Selama kehamilan, kontrol diabetes yang baik akan dapat mengurangi risiko komplikasi. Perkembangan dan pertumbuhan bayi dapat terganggu akibat kontrol gula darah yang buruk, bayi dapat tumbuh lebih cepat dari normal dan dengan ukuran yang besar.

Jika bayi harus dikeluarkan lebih awal karena ukuran besar, disebut bayi makrosomia, ini berarti ia akan lahir prematur dan berisiko untuk banyak masalah yang umum dimiliki bayi prematur akibat komplikasi diabetes melitus selama kehamilan.

Mengapa hal ini terjadi? Jika selama kehamilan pada wanita dengan diabetes yang memiliki kadar gula yang tinggi, maka glukosa akan melintasi plasenta ke dalam sirkulasi bayi sehingga menyebabkan ukuran bayi menjadi besar dari ukuran normal.

Hal ini terjadi karena pankreas pada si bayi memproduksi insulin, meskipun ibu tidak dimana insulin yang dihasilkan dari pankreas bayi kemudian akan mengkonversi glukosa menjadi lemak.

Akibatnya, bayi tumbuh lebih besar selama kehamilan dan persalinan harus dilakukan lebih awal untuk menghindari risiko komplikasi diabetes.

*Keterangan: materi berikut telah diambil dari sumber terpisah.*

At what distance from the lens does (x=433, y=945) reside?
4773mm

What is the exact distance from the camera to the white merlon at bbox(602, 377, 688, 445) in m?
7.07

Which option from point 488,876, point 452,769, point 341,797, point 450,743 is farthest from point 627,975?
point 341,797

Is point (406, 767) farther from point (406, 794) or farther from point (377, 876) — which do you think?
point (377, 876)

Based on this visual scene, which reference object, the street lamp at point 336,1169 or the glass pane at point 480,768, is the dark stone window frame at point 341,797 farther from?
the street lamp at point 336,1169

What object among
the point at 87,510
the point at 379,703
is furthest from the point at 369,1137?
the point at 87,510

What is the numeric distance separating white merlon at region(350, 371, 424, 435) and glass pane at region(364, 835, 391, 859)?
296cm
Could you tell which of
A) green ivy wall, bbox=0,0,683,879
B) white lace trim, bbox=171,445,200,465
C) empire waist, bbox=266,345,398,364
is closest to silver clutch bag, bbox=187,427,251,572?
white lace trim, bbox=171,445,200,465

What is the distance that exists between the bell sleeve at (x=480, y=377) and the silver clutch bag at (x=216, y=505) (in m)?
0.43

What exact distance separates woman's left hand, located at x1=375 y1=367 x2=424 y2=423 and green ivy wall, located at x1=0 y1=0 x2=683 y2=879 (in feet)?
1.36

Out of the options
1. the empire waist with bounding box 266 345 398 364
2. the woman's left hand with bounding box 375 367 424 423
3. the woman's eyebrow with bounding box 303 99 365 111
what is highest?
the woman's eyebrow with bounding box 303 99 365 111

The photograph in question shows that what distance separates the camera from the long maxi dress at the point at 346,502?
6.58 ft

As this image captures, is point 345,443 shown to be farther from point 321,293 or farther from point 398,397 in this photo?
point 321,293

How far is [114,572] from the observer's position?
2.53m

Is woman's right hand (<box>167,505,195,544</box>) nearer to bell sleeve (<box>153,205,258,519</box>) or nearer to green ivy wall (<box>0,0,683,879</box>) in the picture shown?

Salah satu risiko diabetes dalam kehamilan setelah kelahiran adalah paru-paru pada bayi prematur tidak bisa sepenuhnya sempurna yang mengakibatkan sindrom pernapasan. Bayi dengan kondisi ini perlu diobati menggunakan ventilator di Unit Perawatan Bayi khusus sampai paru-paru mereka cukup siap untuk menghadapi kondisi luar.

Jika kadar gula darah ibu dikontrol dalam batas normal selama kehamilan, bayi mungkin cenderung tumbuh besar namun lebih lambat selama 40 minggu sehingga dapat menghindari risiko operasi caesar dan juga dapat mengurangi kemungkinan gangguan sindrom pernapasan pada bayi.